> Exercise
Find the word "kudu" in the listing, and copy out each line where it turns up.

> Material for this task
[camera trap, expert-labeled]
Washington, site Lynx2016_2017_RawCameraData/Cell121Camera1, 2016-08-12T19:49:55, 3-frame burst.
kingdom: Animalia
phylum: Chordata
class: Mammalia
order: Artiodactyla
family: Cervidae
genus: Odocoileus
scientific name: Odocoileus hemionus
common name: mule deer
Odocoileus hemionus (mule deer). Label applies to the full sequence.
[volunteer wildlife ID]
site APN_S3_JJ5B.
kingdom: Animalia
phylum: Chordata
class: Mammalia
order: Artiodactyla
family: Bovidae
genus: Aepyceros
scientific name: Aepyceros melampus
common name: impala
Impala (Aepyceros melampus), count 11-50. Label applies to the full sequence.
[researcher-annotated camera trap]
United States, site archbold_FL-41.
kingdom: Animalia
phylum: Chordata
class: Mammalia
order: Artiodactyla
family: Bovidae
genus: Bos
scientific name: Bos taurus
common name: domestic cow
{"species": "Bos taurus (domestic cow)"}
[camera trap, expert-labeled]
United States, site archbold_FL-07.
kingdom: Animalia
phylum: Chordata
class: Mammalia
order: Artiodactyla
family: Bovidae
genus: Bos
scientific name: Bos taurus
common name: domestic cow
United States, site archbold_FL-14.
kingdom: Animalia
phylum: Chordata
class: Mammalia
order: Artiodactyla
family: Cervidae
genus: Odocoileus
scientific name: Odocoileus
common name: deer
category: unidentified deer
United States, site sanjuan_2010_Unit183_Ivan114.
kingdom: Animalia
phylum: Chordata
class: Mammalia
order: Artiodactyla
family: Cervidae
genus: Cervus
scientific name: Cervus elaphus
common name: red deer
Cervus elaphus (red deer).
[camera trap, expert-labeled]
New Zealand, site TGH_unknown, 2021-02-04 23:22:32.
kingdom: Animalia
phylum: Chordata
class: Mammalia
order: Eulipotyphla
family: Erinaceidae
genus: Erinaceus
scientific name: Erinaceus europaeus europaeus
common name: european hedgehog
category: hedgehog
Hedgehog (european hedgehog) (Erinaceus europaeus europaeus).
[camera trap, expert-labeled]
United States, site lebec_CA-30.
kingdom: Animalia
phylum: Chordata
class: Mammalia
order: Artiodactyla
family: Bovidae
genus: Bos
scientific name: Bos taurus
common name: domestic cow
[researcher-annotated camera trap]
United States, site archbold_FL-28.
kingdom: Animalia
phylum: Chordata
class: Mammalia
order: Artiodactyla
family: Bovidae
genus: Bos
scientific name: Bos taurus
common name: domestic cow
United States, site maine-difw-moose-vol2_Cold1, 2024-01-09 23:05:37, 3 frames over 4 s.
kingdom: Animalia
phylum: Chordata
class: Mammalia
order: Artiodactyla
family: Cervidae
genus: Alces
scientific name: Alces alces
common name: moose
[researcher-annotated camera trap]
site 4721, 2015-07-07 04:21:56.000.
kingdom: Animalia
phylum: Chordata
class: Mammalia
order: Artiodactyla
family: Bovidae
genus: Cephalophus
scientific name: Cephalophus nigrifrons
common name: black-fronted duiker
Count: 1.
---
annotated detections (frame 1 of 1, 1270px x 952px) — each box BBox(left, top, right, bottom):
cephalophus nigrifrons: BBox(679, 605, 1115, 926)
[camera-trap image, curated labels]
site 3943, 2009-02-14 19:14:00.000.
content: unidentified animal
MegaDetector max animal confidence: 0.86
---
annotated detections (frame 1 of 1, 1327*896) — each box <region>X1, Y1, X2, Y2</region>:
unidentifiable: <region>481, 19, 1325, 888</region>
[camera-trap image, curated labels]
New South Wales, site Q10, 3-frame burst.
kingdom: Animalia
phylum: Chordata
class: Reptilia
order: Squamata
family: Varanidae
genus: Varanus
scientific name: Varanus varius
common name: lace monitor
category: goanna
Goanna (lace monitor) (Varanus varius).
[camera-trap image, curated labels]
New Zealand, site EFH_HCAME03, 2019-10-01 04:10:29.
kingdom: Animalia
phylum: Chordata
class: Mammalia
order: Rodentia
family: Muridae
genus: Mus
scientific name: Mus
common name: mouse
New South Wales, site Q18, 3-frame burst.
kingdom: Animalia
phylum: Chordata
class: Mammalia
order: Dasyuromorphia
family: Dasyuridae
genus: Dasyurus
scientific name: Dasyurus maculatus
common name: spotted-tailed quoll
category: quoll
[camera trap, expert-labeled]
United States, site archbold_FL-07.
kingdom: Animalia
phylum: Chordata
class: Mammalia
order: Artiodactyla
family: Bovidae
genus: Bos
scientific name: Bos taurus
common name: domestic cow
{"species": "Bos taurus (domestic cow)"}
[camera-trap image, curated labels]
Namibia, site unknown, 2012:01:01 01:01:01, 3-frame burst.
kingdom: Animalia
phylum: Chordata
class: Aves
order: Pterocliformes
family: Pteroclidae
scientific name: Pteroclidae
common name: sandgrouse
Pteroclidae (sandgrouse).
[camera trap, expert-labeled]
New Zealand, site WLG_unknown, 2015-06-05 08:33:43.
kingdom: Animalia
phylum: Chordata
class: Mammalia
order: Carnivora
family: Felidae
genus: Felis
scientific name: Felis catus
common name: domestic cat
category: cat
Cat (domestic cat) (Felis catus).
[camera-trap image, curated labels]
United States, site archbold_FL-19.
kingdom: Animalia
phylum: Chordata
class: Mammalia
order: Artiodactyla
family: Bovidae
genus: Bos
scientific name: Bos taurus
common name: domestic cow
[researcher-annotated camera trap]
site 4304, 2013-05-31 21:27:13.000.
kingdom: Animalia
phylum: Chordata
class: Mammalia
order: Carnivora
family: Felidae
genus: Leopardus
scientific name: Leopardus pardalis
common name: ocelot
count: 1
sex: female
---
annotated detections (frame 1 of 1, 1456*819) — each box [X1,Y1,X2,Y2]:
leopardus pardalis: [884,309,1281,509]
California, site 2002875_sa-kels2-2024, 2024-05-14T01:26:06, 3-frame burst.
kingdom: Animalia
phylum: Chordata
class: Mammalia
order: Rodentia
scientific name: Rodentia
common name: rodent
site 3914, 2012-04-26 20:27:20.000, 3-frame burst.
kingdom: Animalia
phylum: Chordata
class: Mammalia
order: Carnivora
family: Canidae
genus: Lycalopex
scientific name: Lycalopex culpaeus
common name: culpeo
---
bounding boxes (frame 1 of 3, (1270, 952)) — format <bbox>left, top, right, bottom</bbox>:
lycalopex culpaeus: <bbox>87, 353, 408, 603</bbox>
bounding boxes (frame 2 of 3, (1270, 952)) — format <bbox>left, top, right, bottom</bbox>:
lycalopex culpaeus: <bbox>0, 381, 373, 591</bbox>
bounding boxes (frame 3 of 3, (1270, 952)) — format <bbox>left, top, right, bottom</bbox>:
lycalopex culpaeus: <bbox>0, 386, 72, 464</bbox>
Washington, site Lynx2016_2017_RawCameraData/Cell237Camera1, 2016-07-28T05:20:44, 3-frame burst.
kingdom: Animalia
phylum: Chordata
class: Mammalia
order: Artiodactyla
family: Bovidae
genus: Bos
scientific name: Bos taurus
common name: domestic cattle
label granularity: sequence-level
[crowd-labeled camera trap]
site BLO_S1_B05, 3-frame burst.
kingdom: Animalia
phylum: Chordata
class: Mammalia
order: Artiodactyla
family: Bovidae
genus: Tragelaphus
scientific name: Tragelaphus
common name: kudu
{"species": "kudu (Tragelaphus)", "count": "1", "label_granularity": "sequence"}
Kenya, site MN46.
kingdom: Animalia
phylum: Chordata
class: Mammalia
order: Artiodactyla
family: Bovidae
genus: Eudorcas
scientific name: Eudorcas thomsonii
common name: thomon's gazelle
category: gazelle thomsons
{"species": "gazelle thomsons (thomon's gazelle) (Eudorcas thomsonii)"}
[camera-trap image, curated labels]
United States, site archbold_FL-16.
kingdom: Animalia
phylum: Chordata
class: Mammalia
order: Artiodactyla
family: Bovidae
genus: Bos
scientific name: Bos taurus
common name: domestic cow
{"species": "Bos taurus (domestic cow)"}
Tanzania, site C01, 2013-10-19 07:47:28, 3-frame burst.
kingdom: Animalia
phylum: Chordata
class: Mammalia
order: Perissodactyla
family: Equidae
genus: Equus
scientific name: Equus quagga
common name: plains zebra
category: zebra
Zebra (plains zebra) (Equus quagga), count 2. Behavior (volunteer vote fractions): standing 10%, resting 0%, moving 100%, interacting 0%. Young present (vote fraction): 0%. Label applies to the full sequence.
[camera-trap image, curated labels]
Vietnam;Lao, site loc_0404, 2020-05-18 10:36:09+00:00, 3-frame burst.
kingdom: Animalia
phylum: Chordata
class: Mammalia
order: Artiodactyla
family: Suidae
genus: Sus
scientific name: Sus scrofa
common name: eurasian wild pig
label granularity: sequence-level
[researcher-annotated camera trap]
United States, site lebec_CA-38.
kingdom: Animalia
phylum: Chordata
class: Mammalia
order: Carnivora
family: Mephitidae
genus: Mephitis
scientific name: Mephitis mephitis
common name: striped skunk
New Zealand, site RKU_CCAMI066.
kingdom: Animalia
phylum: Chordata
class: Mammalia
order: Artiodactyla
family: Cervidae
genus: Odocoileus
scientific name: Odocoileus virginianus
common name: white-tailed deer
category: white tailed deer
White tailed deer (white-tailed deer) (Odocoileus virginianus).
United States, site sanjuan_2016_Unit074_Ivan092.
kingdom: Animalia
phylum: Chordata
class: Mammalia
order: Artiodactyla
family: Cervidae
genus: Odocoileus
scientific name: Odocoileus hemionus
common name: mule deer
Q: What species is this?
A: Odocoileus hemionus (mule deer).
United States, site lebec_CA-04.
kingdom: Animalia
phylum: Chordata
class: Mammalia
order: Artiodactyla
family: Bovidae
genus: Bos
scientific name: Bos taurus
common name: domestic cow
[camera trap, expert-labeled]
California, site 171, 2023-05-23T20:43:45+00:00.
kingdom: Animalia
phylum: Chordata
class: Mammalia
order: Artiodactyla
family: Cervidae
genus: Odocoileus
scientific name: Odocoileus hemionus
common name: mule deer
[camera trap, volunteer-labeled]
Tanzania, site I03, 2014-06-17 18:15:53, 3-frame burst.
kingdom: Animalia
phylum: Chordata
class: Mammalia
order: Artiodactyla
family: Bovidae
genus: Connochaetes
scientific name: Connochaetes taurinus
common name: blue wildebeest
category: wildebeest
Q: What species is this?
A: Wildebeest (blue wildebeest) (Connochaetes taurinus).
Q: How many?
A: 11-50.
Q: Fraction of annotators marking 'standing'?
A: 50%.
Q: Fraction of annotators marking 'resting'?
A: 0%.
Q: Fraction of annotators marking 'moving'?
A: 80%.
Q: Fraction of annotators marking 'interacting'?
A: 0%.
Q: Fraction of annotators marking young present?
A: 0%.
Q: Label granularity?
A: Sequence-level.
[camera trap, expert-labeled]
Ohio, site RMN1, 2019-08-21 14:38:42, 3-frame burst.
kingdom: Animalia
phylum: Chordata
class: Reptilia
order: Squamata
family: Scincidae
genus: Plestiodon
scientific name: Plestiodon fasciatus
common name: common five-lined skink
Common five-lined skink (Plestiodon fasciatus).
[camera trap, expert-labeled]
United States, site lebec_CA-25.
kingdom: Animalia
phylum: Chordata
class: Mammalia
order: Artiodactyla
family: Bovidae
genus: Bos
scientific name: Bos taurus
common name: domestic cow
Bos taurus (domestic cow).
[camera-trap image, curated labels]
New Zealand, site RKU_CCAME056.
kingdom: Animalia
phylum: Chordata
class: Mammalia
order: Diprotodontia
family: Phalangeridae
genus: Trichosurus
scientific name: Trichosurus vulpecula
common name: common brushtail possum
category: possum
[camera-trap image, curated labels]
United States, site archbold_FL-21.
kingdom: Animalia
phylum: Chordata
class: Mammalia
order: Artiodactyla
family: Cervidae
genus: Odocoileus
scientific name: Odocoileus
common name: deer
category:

> Problem solution
common name: kudu
{"species": "kudu (Tragelaphus)", "count": "1", "label_granularity": "sequence"}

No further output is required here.